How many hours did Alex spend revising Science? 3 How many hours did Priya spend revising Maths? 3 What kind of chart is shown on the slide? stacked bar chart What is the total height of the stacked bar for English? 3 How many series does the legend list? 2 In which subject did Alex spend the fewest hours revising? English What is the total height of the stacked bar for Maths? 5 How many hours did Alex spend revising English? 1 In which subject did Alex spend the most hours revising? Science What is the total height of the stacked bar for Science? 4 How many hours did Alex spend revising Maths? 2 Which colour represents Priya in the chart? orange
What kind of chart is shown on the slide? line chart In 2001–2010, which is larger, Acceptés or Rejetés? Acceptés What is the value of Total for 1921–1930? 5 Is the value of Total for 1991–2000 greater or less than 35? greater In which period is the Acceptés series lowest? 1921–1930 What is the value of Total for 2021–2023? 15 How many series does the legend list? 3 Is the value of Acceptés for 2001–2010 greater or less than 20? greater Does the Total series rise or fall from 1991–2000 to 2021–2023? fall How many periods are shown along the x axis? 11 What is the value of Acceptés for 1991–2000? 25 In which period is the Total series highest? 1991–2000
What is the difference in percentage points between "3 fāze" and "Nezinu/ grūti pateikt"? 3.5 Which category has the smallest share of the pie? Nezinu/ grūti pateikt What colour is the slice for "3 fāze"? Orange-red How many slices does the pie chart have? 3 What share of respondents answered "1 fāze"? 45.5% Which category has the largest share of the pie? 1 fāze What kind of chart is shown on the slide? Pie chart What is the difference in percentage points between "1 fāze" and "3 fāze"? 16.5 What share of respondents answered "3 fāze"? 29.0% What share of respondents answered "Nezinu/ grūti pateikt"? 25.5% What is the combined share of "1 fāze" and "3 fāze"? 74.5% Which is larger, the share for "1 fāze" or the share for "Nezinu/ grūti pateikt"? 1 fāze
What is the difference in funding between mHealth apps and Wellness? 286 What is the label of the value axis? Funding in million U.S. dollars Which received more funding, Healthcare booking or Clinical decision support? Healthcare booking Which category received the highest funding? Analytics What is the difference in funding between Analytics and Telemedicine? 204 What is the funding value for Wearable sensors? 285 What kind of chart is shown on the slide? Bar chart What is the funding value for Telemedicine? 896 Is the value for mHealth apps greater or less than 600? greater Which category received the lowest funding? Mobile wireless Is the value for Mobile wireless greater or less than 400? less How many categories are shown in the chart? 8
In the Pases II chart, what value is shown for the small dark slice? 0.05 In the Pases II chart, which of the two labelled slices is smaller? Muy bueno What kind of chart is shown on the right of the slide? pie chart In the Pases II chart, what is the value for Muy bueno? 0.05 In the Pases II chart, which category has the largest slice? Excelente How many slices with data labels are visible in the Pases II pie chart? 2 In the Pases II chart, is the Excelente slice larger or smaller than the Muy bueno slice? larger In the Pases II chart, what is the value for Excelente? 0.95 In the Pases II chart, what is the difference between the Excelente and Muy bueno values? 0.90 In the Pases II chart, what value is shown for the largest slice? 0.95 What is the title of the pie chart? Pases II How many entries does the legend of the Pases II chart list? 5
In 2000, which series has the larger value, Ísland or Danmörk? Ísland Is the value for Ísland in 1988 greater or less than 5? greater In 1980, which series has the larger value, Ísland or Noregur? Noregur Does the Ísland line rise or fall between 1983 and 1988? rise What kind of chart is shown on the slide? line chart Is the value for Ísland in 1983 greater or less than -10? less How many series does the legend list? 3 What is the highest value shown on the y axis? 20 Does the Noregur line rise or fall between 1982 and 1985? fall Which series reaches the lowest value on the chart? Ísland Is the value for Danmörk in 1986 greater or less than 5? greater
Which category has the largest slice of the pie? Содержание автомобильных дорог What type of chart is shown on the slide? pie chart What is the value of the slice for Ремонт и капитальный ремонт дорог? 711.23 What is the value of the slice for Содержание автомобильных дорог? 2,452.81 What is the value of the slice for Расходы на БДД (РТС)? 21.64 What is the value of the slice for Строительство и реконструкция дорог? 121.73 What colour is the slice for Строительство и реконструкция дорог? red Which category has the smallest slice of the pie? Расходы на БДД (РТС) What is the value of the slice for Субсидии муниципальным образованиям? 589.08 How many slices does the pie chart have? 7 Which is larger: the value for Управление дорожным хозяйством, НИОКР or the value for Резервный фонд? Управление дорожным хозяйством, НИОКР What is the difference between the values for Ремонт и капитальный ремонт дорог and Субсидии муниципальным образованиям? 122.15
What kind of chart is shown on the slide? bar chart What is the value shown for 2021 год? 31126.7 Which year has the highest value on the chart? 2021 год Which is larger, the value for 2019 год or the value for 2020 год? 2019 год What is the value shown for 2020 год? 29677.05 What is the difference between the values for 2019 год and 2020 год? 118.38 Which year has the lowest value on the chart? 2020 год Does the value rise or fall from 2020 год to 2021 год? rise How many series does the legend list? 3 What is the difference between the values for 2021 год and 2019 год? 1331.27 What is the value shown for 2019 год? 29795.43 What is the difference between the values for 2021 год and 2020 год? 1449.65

**TO-DO ITEM**
Render the records above as a Markdown table with the columns Row and Record, putting each line's number under Row and its text under Record. Leave out any blank lines.

**ANSWER BOX**
| Row | Record |
|---|---|
| 1 | How many hours did Alex spend revising Science? 3 How many hours did Priya spend revising Maths? 3 What kind of chart is shown on the slide? stacked bar chart What is the total height of the stacked bar for English? 3 How many series does the legend list? 2 In which subject did Alex spend the fewest hours revising? English What is the total height of the stacked bar for Maths? 5 How many hours did Alex spend revising English? 1 In which subject did Alex spend the most hours revising? Science What is the total height of the stacked bar for Science? 4 How many hours did Alex spend revising Maths? 2 Which colour represents Priya in the chart? orange |
| 2 | What kind of chart is shown on the slide? line chart In 2001–2010, which is larger, Acceptés or Rejetés? Acceptés What is the value of Total for 1921–1930? 5 Is the value of Total for 1991–2000 greater or less than 35? greater In which period is the Acceptés series lowest? 1921–1930 What is the value of Total for 2021–2023? 15 How many series does the legend list? 3 Is the value of Acceptés for 2001–2010 greater or less than 20? greater Does the Total series rise or fall from 1991–2000 to 2021–2023? fall How many periods are shown along the x axis? 11 What is the value of Acceptés for 1991–2000? 25 In which period is the Total series highest? 1991–2000 |
| 3 | What is the difference in percentage points between "3 fāze" and "Nezinu/ grūti pateikt"? 3.5 Which category has the smallest share of the pie? Nezinu/ grūti pateikt What colour is the slice for "3 fāze"? Orange-red How many slices does the pie chart have? 3 What share of respondents answered "1 fāze"? 45.5% Which category has the largest share of the pie? 1 fāze What kind of chart is shown on the slide? Pie chart What is the difference in percentage points between "1 fāze" and "3 fāze"? 16.5 What share of respondents answered "3 fāze"? 29.0% What share of respondents answered "Nezinu/ grūti pateikt"? 25.5% What is the combined share of "1 fāze" and "3 fāze"? 74.5% Which is larger, the share for "1 fāze" or the share for "Nezinu/ grūti pateikt"? 1 fāze |
| 4 | What is the difference in funding between mHealth apps and Wellness? 286 What is the label of the value axis? Funding in million U.S. dollars Which received more funding, Healthcare booking or Clinical decision support? Healthcare booking Which category received the highest funding? Analytics What is the difference in funding between Analytics and Telemedicine? 204 What is the funding value for Wearable sensors? 285 What kind of chart is shown on the slide? Bar chart What is the funding value for Telemedicine? 896 Is the value for mHealth apps greater or less than 600? greater Which category received the lowest funding? Mobile wireless Is the value for Mobile wireless greater or less than 400? less How many categories are shown in the chart? 8 |
| 5 | In the Pases II chart, what value is shown for the small dark slice? 0.05 In the Pases II chart, which of the two labelled slices is smaller? Muy bueno What kind of chart is shown on the right of the slide? pie chart In the Pases II chart, what is the value for Muy bueno? 0.05 In the Pases II chart, which category has the largest slice? Excelente How many slices with data labels are visible in the Pases II pie chart? 2 In the Pases II chart, is the Excelente slice larger or smaller than the Muy bueno slice? larger In the Pases II chart, what is the value for Excelente? 0.95 In the Pases II chart, what is the difference between the Excelente and Muy bueno values? 0.90 In the Pases II chart, what value is shown for the largest slice? 0.95 What is the title of the pie chart? Pases II How many entries does the legend of the Pases II chart list? 5 |
| 6 | In 2000, which series has the larger value, Ísland or Danmörk? Ísland Is the value for Ísland in 1988 greater or less than 5? greater In 1980, which series has the larger value, Ísland or Noregur? Noregur Does the Ísland line rise or fall between 1983 and 1988? rise What kind of chart is shown on the slide? line chart Is the value for Ísland in 1983 greater or less than -10? less How many series does the legend list? 3 What is the highest value shown on the y axis? 20 Does the Noregur line rise or fall between 1982 and 1985? fall Which series reaches the lowest value on the chart? Ísland Is the value for Danmörk in 1986 greater or less than 5? greater |
| 7 | Which category has the largest slice of the pie? Содержание автомобильных дорог What type of chart is shown on the slide? pie chart What is the value of the slice for Ремонт и капитальный ремонт дорог? 711.23 What is the value of the slice for Содержание автомобильных дорог? 2,452.81 What is the value of the slice for Расходы на БДД (РТС)? 21.64 What is the value of the slice for Строительство и реконструкция дорог? 121.73 What colour is the slice for Строительство и реконструкция дорог? red Which category has the smallest slice of the pie? Расходы на БДД (РТС) What is the value of the slice for Субсидии муниципальным образованиям? 589.08 How many slices does the pie chart have? 7 Which is larger: the value for Управление дорожным хозяйством, НИОКР or the value for Резервный фонд? Управление дорожным хозяйством, НИОКР What is the difference between the values for Ремонт и капитальный ремонт дорог and Субсидии муниципальным образованиям? 122.15 |
| 8 | What kind of chart is shown on the slide? bar chart What is the value shown for 2021 год? 31126.7 Which year has the highest value on the chart? 2021 год Which is larger, the value for 2019 год or the value for 2020 год? 2019 год What is the value shown for 2020 год? 29677.05 What is the difference between the values for 2019 год and 2020 год? 118.38 Which year has the lowest value on the chart? 2020 год Does the value rise or fall from 2020 год to 2021 год? rise How many series does the legend list? 3 What is the difference between the values for 2021 год and 2019 год? 1331.27 What is the value shown for 2019 год? 29795.43 What is the difference between the values for 2021 год and 2020 год? 1449.65 |